* [TEXT BLOCK]
◆ ◆ ◆ ◆

I have completed only those sections of the Census form, or will answer questions, pertaining to that which is constitutionally mandated and actually enumerated in the US Constitution, as follows:
1. The actual number of people living at the address printed on the form, excluding untaxed Native Americans;
2. Age of each person in accordance with US Const. Amendment XIV, Section 2
3. Sex of each person, in accordance with US Const. Amendment XIV, Section 2.
I have thus fulfilled my obligation to the attainment of the actual enumeration
of the populace of the United States.
Any fine or other sanction that is levied by any office or organization stemming from the unconstitutional provisions of Title 13 in connection with my response to this or any other Census-related questioning will be challenged in a court of law.
Further: on March 28, 2000, US District Judge Melinda Harmon granted a temporary restraining order against prosecution of any American who chooses not to answer questions other than the number of people living at their address.
The general rule is that an unconstitutional statute, though having the form and name of law, is in reality no law, but is wholly void. Unconstitutional law bears no power to enforce, it purports to settle as if it never existed, for unconstitutionality dates from the enactment of such a law, and not such time as branded in an open court of law. It confers no rights; it imposes no duties; affords no protection; it creates no office; it is in legal contemplation, as inoperative as though it had never been passed. No courts are bound to uphold it and no persons are bound to obey it. (Source: 16 Am Jur 256.)

◆ ◆ ◆ ◆

* [WORK TASK A] According to the census statement, on what date did a US District Judge grant a temporary restraining order against prosecution of Americans who decline to answer certain questions?
* [WORK TASK B] Quote the census statement word for word, covering the stretch from "The general rule" through "Am Jur 256.)".

◆ ◆ ◆ ◆

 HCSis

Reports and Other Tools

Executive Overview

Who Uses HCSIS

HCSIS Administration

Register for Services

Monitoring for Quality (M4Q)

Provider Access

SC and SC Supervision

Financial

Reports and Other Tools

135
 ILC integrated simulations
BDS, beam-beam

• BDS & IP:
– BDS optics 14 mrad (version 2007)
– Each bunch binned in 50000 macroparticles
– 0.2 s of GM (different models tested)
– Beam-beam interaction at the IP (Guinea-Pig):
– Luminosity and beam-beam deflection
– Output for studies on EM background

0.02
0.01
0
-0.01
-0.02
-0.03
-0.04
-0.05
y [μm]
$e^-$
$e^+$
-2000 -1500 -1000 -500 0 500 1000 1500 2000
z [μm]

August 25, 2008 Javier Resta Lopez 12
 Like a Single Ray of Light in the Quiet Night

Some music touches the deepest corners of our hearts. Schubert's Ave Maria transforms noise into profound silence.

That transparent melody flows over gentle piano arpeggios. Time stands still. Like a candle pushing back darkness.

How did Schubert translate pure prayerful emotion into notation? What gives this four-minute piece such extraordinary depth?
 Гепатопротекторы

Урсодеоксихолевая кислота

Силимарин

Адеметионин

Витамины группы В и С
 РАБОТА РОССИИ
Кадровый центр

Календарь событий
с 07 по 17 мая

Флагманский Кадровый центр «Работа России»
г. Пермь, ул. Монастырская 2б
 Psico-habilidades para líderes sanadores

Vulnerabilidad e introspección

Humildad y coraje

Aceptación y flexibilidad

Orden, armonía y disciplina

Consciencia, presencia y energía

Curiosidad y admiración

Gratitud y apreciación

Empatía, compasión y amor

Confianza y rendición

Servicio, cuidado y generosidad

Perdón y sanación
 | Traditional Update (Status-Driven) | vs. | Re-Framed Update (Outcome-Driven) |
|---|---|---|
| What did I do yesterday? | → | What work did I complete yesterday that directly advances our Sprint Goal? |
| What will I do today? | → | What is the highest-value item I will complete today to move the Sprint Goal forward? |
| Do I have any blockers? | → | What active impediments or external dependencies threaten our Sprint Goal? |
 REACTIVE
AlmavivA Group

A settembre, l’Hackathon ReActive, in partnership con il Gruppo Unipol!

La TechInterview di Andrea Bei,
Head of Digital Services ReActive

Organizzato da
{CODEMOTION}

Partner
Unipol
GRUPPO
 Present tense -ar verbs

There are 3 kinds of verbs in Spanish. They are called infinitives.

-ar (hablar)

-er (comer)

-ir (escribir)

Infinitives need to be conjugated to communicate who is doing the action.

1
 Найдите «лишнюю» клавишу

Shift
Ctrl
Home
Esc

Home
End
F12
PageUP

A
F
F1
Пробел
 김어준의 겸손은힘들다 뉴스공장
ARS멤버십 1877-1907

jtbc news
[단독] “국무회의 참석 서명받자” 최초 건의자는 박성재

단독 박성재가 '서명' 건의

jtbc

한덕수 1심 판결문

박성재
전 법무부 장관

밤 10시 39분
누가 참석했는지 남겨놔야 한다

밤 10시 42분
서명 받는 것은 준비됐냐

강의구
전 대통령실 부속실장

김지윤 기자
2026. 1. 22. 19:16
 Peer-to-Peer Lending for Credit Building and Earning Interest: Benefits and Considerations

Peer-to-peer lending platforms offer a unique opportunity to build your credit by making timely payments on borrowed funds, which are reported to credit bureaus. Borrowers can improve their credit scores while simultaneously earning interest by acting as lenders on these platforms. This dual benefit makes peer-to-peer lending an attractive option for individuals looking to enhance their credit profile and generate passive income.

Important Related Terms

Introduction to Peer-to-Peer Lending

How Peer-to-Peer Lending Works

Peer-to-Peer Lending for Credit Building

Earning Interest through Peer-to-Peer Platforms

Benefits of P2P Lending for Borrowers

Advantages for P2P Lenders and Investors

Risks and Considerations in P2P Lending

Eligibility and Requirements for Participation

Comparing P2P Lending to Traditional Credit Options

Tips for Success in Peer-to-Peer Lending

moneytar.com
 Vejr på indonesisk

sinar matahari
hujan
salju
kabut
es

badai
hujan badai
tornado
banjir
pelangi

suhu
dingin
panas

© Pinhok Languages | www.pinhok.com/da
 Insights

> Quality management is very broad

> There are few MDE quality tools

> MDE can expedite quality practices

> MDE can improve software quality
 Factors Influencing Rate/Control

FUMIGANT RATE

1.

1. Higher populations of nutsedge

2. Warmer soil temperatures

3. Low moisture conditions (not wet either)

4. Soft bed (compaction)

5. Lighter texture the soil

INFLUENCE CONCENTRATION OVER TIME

◆ ◆ ◆ ◆

* [WRITTEN SOLUTION A] March 28, 2000

* [WRITTEN SOLUTION B]
The general rule is that an unconstitutional statute, though having the form and name of law, is in reality no law, but is wholly void. Unconstitutional law bears no power to enforce, it purports to settle as if it never existed, for unconstitutionality dates from the enactment of such a law, and not such time as branded in an open court of law. It confers no rights; it imposes no duties; affords no protection; it creates no office; it is in legal contemplation, as inoperative as though it had never been passed. No courts are bound to uphold it and no persons are bound to obey it. (Source: 16 Am Jur 256.)